Patients who received higher dose PEG IFN had a significantly higher SVR rate (54%) than the other 2 treatment groups, which were each 47% (P = .01).

Genotype 1 patients demonstrated an SVR rate of 42% when treated with higher dose PEG IFN, vs SVR rates of 34% and 33% in the lower dose PEG IFN and standard IFN groups, respectively. Genotype 2 and 3 patients achieved SVR rates of approximately 80% in all 3 treatment groups (Figure 5).

Figure 5. Sustained Virologic Response by HCV Genotype.
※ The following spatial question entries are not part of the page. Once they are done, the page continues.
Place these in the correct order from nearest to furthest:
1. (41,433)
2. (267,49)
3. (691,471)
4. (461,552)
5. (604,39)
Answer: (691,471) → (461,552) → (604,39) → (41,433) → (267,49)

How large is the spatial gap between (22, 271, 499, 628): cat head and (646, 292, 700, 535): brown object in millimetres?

In addition, Manns and coworkers found that SVR was higher among patients who received more RBV per day, expressed as the number of milligrams per kilogram of body weight per day. In a subset analysis, they found that the SVR was higher among patients who received more than 10.6 mg/kg of RBV daily (~800 mg for a 70 kg person) (Figure 6).

Figure 6. Sustained Virologic Response by Treatment Regimen and Ribavirin Dose.

The authors concluded that PEG (12 kDa) IFN alfa-2b 1.5 µg/kg per week and ribavirin given at doses >10.6 mg/kg per day for 48 weeks was more effective than standard IFN and ribavirin.

 

 

Fried et al, 2001

Similarly, Fried and coworkers conducted a multicenter, partially blinded, randomized clinical trial for the treatment of chronic hepatitis C among persons who had not been treated previously.

Patients were randomized into one of three 48-week treatment groups

• PEG (40 kDa) IFN alfa-2a 180 µg subcutaneously once a week plus RBV 1000-1200 mg/day (n = 453)
• PEG (40 kDa) IFN alfa-2a 180 µg subcutaneously once a week plus placebo (n = 224)
• IFN alfa-2b 3 MIU TIW plus RBV 1000-1200 mg/day (n = 444)

The SVR rate was 56% in the PEG IFN alfa-2a plus RBV group, significantly higher than the 45% SVR observed in the IFN alfa-2b/RBV combination group and the 30% SVR observed in the PEG IFN alfa-2a monotherapy group (P = .001) (Figure 7).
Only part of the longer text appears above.